Today's SaaS offerings are served up buffet-style, with everyone paying for access to the same functionality as everyone else. Got a peanut or shellfish allergy? Avoid that section of the buffet bar and eat what you can. It works. You still get lunch, the same as everyone else, but you've paid for access to food you couldn't eat. Now … translate that to SaaS. While it gets the job done (hopefully), the access you paid for may not fit your exact needs because it was built with a larger, more encompassing group in mind. That food you couldn't eat translates into functionality you paid for, but didn't need.
There's been a surge in chatter about vertical community clouds that span industries, allowing for related organizations to share access to cloud services that solve issues they have in common. It sounds like a step in the right direction when compared to the traditional buffet – after all, this new restaurant is serving up food that meets the specific concerns of those with the peanut and shellfish allergies. Pretty convenient, right? Companies spanning an industry tend to have the same concerns, the same pain points that need to be addressed, and community clouds allow for an overarching solution that can be tailored to an industry at large. The healthcare industry, for instance, has its own specific regulations that must be met, such as those concerning patient data security and billing obligations to government and insurance entities…all issues that are of no consequence to the guy in Milwaukee who is just trying to enhance operations for his furniture manufacturing business. Typically, these two completely disparate organizations might try to make a square peg fit into a round hole by subscribing to the same SaaS solutions. The newer approach to vertical community clouds means enhanced, tailored services can be provided to hospitals and healthcare facilities or any other industry across the country. The idea is that participants will have access to a group buffet that feels like it was cooked specifically for them, but with low costs and conveniences that stay intact.

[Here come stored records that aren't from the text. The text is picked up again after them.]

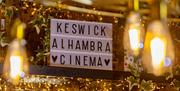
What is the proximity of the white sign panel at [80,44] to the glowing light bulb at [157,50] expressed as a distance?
1.45 m

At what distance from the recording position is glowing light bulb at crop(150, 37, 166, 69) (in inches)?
96.0

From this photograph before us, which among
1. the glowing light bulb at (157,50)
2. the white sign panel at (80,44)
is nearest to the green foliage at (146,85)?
the white sign panel at (80,44)

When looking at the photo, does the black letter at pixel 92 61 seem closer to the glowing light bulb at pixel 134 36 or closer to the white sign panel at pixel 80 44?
the white sign panel at pixel 80 44

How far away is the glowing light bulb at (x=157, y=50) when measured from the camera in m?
2.44

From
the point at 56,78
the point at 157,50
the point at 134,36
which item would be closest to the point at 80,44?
the point at 56,78

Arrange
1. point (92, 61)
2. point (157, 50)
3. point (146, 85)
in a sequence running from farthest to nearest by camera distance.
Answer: point (146, 85) → point (92, 61) → point (157, 50)

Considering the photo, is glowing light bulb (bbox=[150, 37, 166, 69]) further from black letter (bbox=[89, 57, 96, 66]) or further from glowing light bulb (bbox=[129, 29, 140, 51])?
black letter (bbox=[89, 57, 96, 66])

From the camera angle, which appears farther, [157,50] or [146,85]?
[146,85]

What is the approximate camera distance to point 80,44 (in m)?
3.98

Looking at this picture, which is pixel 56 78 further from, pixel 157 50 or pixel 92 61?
pixel 157 50

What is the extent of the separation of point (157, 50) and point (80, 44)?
5.10 feet

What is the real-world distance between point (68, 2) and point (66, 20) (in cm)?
47

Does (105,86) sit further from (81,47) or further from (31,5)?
(31,5)

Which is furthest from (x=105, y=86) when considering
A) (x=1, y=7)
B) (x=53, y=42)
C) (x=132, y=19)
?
(x=132, y=19)
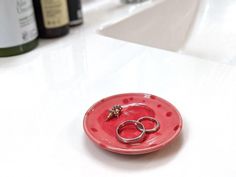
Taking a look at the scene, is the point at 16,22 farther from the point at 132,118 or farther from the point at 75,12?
the point at 132,118

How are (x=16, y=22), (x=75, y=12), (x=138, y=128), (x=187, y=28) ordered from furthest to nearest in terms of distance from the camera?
(x=187, y=28)
(x=75, y=12)
(x=16, y=22)
(x=138, y=128)

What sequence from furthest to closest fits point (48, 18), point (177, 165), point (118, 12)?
1. point (118, 12)
2. point (48, 18)
3. point (177, 165)

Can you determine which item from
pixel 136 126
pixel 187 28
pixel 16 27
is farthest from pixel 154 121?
pixel 187 28

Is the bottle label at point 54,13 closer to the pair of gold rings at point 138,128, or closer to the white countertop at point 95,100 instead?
the white countertop at point 95,100

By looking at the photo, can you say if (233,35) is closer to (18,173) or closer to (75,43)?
(75,43)

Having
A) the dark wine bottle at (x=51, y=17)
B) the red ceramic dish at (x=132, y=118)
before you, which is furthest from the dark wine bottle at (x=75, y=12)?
the red ceramic dish at (x=132, y=118)

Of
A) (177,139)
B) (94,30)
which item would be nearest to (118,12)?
(94,30)

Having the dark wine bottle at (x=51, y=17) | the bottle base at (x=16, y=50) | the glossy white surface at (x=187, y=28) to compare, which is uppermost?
the dark wine bottle at (x=51, y=17)
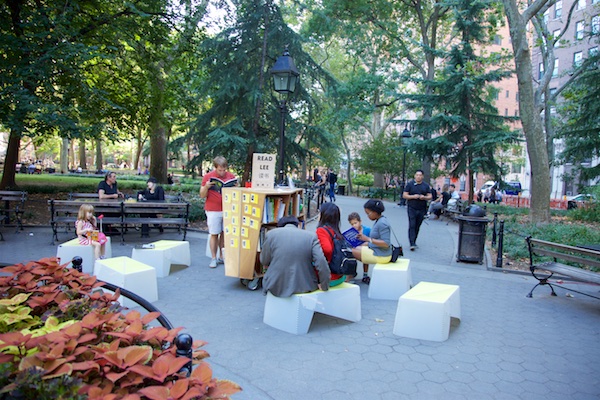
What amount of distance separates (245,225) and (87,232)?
3011 millimetres

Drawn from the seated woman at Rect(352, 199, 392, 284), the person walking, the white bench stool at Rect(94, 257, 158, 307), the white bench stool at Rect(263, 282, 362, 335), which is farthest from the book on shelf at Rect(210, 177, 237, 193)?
the person walking

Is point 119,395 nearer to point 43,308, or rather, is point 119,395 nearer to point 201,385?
point 201,385

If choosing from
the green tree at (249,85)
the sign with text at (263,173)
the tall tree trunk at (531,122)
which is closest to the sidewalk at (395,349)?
the sign with text at (263,173)

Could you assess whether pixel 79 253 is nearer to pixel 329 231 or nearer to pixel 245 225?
pixel 245 225

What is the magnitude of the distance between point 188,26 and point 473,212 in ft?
40.7

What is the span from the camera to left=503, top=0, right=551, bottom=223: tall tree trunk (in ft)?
48.9

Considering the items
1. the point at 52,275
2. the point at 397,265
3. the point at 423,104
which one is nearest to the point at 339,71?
the point at 423,104

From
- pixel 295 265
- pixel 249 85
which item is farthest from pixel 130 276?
pixel 249 85

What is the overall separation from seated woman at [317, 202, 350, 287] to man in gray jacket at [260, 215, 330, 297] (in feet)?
1.70

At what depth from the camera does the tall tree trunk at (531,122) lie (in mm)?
14914

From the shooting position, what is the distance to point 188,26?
16.8m

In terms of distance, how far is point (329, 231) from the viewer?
5.93 meters

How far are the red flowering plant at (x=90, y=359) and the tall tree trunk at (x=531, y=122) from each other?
15654mm

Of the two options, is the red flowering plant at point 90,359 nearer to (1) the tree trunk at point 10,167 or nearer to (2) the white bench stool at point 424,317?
(2) the white bench stool at point 424,317
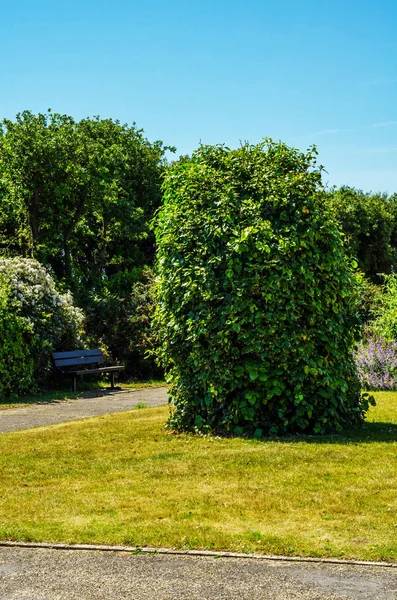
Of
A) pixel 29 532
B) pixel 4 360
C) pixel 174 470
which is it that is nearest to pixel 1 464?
pixel 174 470

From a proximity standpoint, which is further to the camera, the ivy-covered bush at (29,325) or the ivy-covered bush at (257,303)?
the ivy-covered bush at (29,325)

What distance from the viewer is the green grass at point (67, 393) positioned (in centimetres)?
1585

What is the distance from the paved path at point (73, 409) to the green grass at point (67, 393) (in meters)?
0.43

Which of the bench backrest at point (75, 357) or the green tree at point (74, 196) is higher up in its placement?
the green tree at point (74, 196)

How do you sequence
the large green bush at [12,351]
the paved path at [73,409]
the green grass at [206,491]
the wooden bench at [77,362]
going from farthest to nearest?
the wooden bench at [77,362], the large green bush at [12,351], the paved path at [73,409], the green grass at [206,491]

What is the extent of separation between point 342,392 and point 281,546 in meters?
5.09

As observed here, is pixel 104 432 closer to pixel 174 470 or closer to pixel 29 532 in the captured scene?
pixel 174 470

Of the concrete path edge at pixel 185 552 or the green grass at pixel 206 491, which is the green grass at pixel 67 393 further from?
the concrete path edge at pixel 185 552

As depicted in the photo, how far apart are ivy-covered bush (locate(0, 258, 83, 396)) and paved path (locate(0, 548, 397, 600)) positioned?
11.6m

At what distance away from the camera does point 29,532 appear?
606 cm

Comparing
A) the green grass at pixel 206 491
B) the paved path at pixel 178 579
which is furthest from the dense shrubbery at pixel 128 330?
the paved path at pixel 178 579

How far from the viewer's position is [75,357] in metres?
18.9

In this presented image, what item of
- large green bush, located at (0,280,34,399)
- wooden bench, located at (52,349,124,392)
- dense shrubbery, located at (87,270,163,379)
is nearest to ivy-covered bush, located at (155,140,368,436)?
large green bush, located at (0,280,34,399)

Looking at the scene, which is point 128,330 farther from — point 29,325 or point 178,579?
point 178,579
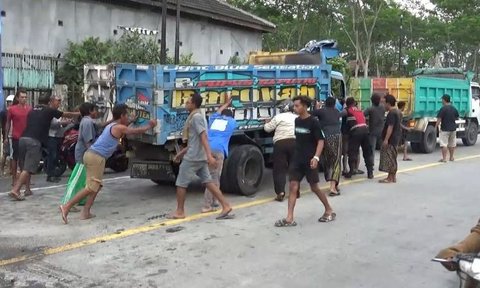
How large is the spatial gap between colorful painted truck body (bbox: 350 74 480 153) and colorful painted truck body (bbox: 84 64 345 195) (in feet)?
20.7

Using the cloud as a sort of community-based resource, while genius in some respects, does present some issues, including shouldering the costs of cloud infrastructure when fewer are available to share the expense. Some industries are more suited to a community cloud than others, as cloud-based services are frequently used as a competitive edge over rival companies – sharing that competitive edge may not make the best strategic sense for some organizations. Most of the community cloud movement has been seen within the federal government and the healthcare industry, where the focus is typically less about gaining a competitive foothold and more about providing their services with the smallest impact on the budget.

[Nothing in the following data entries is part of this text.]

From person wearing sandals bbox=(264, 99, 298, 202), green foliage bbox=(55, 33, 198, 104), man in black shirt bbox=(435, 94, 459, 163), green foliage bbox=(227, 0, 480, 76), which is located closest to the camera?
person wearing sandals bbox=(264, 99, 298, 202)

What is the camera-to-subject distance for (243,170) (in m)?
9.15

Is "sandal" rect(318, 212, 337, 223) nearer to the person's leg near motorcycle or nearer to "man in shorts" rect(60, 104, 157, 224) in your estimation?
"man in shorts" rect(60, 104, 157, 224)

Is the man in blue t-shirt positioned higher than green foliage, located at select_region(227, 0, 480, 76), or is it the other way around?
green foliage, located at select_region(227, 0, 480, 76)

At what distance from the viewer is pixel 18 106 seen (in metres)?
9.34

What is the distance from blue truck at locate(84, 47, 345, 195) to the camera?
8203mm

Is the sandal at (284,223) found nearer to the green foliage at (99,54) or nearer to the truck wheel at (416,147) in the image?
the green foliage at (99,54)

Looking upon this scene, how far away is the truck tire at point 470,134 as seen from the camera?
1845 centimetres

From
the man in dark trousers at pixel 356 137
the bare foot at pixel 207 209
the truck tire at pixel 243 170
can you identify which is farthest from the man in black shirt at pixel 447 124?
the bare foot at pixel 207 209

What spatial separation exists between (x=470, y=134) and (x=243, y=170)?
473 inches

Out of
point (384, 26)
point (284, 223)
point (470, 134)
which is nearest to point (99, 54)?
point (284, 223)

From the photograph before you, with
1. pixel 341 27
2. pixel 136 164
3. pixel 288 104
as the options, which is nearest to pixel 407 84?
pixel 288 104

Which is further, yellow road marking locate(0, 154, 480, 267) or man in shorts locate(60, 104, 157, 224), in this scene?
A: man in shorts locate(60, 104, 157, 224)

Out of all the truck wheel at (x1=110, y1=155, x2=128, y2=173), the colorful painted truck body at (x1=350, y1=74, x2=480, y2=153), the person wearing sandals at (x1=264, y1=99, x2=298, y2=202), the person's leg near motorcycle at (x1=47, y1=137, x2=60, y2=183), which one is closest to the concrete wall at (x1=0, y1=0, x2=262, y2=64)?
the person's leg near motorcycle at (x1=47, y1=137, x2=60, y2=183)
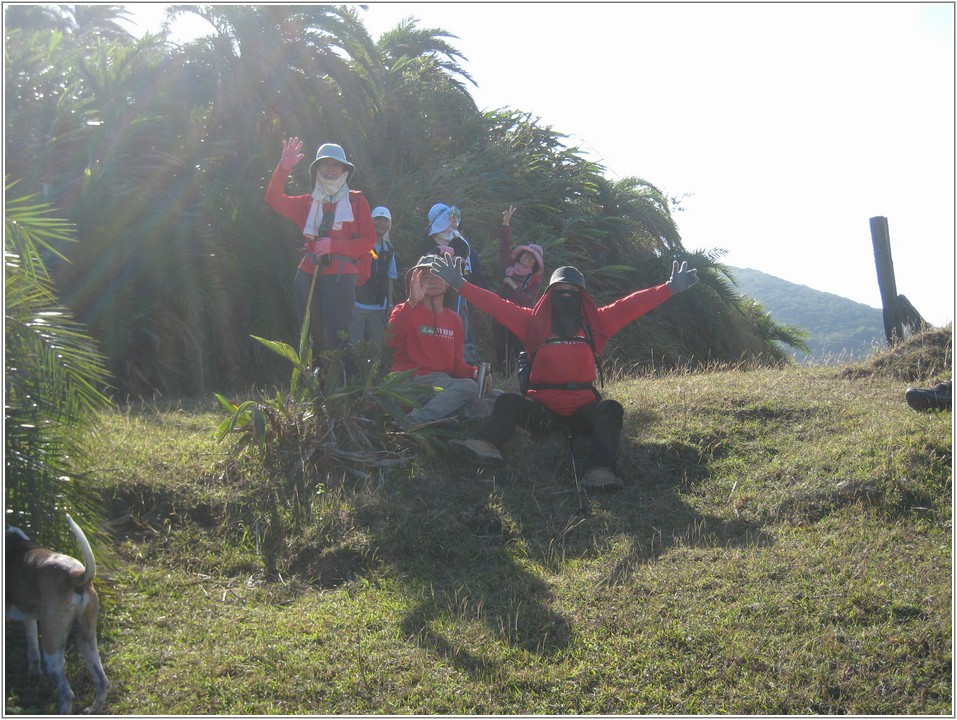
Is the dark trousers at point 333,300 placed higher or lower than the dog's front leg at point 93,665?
higher

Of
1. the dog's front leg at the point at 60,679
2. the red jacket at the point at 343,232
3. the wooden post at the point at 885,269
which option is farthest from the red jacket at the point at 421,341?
the wooden post at the point at 885,269

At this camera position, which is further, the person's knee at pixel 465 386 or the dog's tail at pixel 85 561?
the person's knee at pixel 465 386

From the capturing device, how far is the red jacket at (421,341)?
712 centimetres

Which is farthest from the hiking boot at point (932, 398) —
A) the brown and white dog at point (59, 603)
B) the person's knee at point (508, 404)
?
the brown and white dog at point (59, 603)

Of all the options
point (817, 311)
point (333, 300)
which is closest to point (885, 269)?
point (333, 300)

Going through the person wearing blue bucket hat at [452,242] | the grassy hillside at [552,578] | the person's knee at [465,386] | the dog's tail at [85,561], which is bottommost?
the grassy hillside at [552,578]

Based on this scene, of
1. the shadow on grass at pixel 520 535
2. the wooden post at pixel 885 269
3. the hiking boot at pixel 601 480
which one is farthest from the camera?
the wooden post at pixel 885 269

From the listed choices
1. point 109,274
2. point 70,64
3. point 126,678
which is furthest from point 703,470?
point 70,64

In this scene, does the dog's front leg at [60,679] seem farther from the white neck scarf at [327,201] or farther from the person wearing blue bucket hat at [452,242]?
the person wearing blue bucket hat at [452,242]

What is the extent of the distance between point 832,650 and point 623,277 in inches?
376

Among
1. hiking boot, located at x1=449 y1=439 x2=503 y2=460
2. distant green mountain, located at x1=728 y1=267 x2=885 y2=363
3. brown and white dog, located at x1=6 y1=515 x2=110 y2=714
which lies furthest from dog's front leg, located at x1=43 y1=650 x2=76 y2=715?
distant green mountain, located at x1=728 y1=267 x2=885 y2=363

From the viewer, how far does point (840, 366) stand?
9016mm

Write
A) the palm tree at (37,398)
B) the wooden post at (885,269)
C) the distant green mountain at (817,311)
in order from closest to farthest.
Answer: the palm tree at (37,398), the wooden post at (885,269), the distant green mountain at (817,311)

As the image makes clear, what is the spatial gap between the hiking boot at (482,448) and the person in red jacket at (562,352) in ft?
0.08
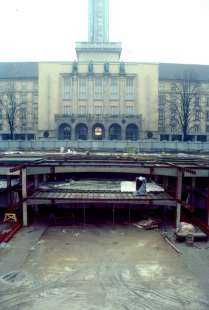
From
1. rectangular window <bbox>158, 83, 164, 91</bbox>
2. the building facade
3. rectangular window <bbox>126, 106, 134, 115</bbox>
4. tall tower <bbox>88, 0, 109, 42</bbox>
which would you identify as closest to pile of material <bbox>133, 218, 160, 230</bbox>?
the building facade

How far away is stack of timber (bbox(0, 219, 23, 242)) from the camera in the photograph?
47.8ft

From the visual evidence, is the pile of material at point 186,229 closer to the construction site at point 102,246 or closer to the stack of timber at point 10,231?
the construction site at point 102,246

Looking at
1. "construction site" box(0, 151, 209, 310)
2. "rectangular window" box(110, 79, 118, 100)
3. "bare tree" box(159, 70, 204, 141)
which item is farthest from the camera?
"bare tree" box(159, 70, 204, 141)

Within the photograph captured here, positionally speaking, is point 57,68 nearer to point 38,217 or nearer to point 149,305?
point 38,217

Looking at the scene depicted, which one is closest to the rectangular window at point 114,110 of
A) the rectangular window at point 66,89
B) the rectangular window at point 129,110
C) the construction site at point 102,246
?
the rectangular window at point 129,110

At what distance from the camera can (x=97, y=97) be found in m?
57.8

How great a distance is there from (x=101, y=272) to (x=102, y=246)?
2840 mm

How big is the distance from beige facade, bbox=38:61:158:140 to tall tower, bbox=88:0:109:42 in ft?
74.4

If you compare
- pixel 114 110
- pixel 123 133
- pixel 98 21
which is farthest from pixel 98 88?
pixel 98 21

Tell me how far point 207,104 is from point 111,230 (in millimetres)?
64465

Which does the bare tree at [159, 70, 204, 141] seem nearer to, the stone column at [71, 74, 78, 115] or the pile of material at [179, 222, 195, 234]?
the stone column at [71, 74, 78, 115]

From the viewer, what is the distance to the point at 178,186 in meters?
17.2

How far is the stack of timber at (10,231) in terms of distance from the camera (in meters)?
14.6

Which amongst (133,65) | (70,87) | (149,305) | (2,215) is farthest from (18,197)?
(133,65)
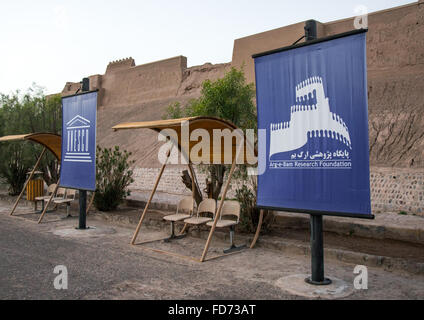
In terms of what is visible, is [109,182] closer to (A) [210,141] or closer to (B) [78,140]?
(B) [78,140]

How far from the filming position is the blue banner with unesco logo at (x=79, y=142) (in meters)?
9.24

Cloud is made for convenience. It should be able to provide pinpointed solutions like expense management, asset management and inventory management for specific industries and resist the laziness of the one-size-fits-all mentality. Its very nature lends to mobility, innovation and rapid adaptability, not being shoehorned into place and left to gather dust like its older and more distinguished brother, the traditional ERP installation. The company should run the software, the software shouldn't run the company, right? We certainly think so.